◆ Work item:
The result should be every line in the data below that carries the string "name".

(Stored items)
*** Block opens ***

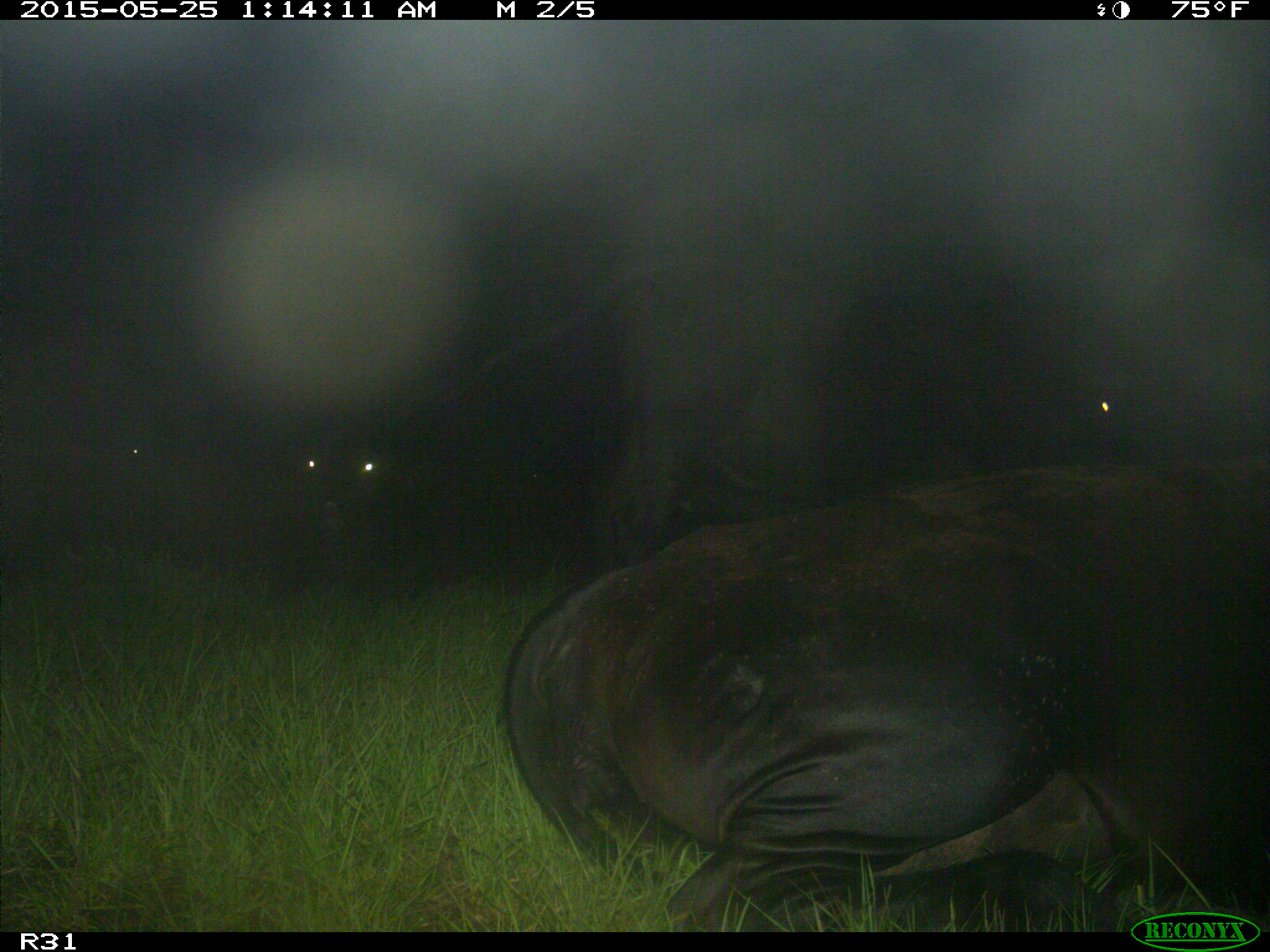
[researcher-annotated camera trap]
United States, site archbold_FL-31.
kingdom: Animalia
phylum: Chordata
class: Mammalia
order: Artiodactyla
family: Bovidae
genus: Bos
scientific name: Bos taurus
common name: domestic cow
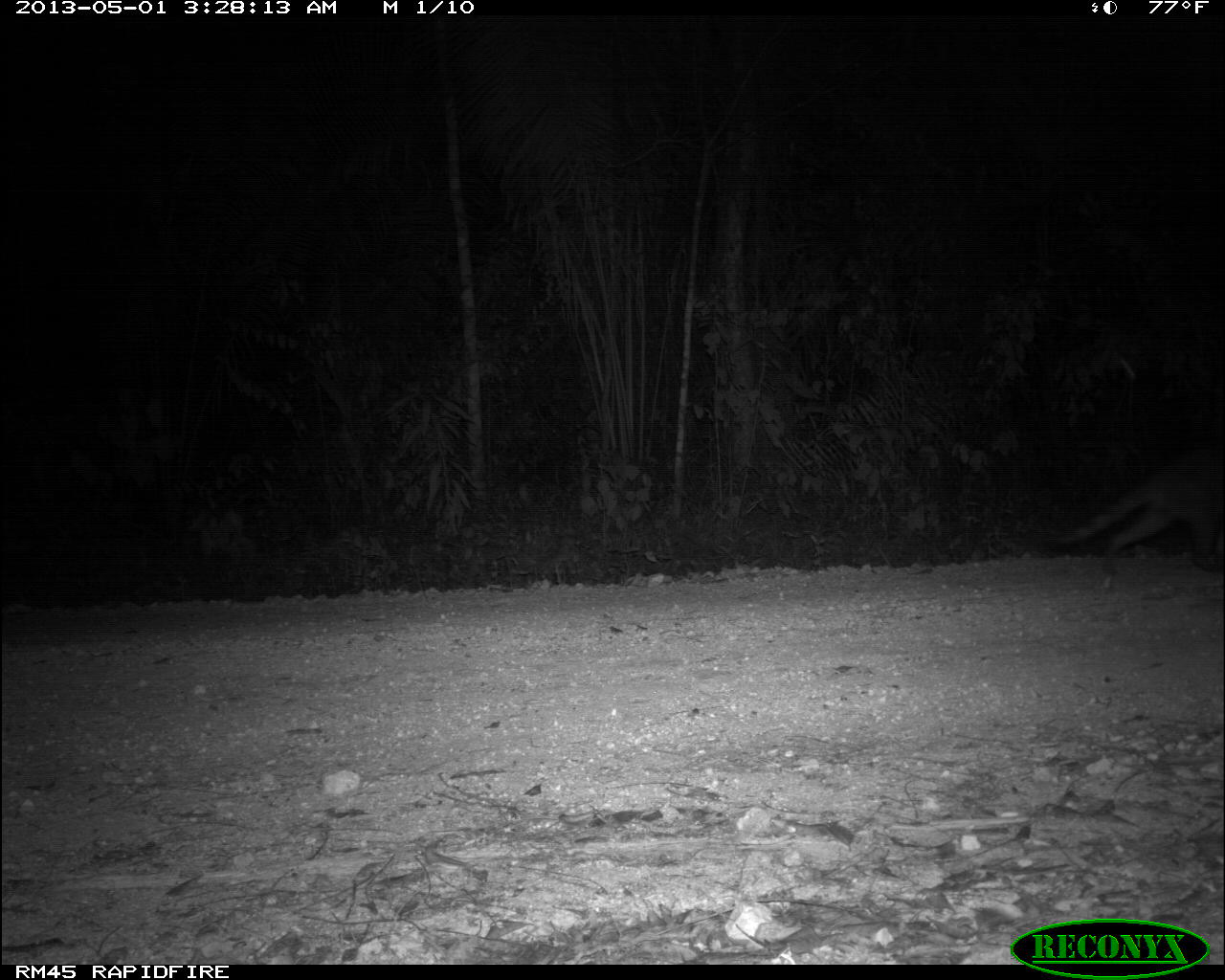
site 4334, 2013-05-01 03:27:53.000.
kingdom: Animalia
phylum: Chordata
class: Mammalia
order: Carnivora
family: Procyonidae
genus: Procyon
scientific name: Procyon lotor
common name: common raccoon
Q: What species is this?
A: Procyon lotor (common raccoon).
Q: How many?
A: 1.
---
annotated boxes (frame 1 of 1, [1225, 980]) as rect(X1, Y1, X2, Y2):
procyon lotor: rect(1054, 446, 1225, 577)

*** Block closes ***

◆ Reply:
scientific name: Bos taurus
common name: domestic cow
scientific name: Procyon lotor
common name: common raccoon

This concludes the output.